The task:
Search each line below for the word "analyses" and list those that contain it.

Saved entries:
....
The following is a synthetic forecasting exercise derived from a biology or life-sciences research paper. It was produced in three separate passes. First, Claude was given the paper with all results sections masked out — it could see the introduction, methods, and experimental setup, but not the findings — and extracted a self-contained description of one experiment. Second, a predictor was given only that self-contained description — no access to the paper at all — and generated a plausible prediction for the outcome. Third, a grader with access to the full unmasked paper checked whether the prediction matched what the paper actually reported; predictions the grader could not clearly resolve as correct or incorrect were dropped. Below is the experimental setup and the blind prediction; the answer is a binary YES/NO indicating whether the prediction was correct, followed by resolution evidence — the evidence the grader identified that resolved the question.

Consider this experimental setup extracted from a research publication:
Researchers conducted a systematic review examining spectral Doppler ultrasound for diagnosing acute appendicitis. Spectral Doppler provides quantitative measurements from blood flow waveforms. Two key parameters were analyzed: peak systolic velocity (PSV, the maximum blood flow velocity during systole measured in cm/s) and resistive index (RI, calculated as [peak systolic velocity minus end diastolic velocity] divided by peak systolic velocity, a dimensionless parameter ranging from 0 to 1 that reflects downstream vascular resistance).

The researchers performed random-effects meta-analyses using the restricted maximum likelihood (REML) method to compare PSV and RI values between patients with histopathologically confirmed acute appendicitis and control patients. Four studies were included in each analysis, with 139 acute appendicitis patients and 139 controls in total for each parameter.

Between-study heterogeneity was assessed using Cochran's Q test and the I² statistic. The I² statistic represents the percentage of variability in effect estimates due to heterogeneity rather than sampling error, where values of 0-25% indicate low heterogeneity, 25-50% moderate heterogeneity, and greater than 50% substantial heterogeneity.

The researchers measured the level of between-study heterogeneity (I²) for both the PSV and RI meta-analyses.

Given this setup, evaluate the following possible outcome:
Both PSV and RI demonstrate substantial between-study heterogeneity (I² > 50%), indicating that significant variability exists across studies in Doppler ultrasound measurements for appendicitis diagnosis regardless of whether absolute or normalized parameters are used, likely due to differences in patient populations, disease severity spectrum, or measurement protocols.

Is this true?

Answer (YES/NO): YES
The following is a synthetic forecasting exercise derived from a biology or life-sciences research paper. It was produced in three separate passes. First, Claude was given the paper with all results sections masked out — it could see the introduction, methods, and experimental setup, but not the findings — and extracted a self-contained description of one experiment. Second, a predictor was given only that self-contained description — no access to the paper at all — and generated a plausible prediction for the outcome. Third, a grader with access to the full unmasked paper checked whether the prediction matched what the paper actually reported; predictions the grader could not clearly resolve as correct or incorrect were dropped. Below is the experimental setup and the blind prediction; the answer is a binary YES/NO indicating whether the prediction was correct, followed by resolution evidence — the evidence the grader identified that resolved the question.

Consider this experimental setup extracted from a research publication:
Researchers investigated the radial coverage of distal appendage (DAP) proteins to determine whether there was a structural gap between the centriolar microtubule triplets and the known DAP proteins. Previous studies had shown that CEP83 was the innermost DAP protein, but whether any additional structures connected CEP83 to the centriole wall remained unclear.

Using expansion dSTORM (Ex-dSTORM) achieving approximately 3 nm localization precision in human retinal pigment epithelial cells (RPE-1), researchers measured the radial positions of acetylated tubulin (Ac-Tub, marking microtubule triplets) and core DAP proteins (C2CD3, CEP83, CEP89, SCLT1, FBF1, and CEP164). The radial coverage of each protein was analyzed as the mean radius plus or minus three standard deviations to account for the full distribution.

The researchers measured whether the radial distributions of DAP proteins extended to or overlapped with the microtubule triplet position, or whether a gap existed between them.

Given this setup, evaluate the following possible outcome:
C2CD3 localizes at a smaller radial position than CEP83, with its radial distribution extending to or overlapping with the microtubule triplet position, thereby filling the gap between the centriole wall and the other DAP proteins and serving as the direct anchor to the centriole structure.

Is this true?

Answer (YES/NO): NO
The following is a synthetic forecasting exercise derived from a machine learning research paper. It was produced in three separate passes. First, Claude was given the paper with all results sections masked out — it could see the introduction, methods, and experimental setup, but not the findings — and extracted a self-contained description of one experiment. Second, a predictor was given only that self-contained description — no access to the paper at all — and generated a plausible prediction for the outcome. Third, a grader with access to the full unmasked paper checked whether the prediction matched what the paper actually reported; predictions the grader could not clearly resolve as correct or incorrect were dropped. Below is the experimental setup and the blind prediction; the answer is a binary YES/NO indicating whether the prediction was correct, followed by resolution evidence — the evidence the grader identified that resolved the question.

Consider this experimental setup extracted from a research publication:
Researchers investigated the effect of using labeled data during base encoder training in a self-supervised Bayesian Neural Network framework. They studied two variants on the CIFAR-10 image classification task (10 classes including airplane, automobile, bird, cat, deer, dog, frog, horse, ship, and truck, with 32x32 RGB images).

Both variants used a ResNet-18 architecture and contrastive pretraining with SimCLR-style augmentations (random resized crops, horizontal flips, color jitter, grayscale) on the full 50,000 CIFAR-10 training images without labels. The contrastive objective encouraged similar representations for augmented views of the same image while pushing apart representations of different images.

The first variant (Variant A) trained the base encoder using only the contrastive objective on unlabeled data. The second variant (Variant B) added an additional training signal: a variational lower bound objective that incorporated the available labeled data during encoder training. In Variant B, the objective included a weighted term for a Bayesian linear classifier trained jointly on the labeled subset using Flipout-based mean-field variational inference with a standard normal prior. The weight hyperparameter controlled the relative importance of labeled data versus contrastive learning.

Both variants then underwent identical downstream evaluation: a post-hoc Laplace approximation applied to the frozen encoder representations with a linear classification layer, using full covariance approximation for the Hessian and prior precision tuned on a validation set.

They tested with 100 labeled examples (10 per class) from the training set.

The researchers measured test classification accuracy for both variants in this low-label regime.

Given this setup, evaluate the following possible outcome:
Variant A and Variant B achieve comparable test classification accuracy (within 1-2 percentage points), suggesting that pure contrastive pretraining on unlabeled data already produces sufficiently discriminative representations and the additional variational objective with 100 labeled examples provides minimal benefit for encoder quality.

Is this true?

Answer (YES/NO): NO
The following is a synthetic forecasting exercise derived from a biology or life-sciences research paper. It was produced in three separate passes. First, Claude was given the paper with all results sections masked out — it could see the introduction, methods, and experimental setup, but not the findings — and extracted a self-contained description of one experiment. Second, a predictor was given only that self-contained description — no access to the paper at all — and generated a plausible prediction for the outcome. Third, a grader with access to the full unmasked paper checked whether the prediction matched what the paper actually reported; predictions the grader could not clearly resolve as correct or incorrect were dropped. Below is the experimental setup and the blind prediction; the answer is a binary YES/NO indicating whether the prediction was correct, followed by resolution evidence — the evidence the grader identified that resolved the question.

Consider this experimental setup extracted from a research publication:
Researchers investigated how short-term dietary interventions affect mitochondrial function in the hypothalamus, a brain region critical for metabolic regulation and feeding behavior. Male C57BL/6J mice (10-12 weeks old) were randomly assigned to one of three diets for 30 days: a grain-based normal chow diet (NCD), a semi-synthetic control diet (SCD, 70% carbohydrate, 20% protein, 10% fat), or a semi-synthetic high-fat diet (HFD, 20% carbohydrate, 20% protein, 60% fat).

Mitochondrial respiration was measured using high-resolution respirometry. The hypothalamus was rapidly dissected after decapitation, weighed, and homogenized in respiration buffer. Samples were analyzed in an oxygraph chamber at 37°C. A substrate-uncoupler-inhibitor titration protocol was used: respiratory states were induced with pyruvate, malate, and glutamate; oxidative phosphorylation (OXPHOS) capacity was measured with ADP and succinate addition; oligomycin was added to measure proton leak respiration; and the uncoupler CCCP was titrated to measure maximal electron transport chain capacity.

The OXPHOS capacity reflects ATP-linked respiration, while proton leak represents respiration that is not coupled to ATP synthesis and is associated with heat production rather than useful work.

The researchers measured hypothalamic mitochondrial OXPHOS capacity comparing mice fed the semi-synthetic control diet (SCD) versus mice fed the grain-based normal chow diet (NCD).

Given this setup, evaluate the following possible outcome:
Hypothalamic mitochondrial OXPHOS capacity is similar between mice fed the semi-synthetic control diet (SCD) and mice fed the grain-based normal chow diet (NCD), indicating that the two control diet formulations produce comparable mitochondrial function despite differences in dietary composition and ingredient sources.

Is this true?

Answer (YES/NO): YES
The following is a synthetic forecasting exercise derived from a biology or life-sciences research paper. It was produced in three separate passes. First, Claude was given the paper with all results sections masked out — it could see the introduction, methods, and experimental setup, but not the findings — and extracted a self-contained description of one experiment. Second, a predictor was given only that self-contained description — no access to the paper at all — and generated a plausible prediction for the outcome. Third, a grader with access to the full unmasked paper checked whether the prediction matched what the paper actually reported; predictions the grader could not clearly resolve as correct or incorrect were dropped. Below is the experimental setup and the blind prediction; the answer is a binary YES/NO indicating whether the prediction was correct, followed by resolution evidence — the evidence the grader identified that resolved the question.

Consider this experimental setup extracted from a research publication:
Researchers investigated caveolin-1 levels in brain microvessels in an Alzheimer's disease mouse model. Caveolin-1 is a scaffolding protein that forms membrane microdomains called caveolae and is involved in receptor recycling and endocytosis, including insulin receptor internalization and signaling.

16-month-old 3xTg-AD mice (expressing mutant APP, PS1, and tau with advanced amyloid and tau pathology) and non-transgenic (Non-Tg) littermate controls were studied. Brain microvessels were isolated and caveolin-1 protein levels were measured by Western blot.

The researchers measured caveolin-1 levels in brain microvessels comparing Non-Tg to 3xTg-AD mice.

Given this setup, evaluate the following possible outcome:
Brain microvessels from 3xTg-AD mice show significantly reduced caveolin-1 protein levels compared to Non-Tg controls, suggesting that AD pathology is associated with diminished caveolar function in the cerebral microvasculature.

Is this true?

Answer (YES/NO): YES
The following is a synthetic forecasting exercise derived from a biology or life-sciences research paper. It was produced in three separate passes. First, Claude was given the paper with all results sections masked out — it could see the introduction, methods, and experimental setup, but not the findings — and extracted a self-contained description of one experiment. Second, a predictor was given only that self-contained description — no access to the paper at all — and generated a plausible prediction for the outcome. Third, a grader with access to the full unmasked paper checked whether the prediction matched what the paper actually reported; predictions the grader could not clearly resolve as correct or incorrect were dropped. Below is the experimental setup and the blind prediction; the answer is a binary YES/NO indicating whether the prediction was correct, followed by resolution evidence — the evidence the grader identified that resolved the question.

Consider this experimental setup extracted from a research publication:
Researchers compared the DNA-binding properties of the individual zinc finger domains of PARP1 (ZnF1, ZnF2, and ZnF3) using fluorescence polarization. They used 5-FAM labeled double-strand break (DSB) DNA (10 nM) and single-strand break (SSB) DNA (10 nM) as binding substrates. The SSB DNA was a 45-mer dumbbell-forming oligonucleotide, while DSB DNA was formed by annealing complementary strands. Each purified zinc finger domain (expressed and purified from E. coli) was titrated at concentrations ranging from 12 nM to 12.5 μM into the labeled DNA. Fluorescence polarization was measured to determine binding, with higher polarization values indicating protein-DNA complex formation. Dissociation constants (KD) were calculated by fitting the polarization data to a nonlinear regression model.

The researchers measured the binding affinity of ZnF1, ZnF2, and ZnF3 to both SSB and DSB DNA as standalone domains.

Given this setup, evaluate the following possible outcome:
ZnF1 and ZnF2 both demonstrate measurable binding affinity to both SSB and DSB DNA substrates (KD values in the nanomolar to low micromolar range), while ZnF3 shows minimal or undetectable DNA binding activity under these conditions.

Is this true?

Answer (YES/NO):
....
Answer:
The researchers performed random-effects meta-analyses using the restricted maximum likelihood (REML) method to compare PSV and RI values between patients with histopathologically confirmed acute appendicitis and control patients. Four studies were included in each analysis, with 139 acute appendicitis patients and 139 controls in total for each parameter.
The researchers measured the level of between-study heterogeneity (I²) for both the PSV and RI meta-analyses.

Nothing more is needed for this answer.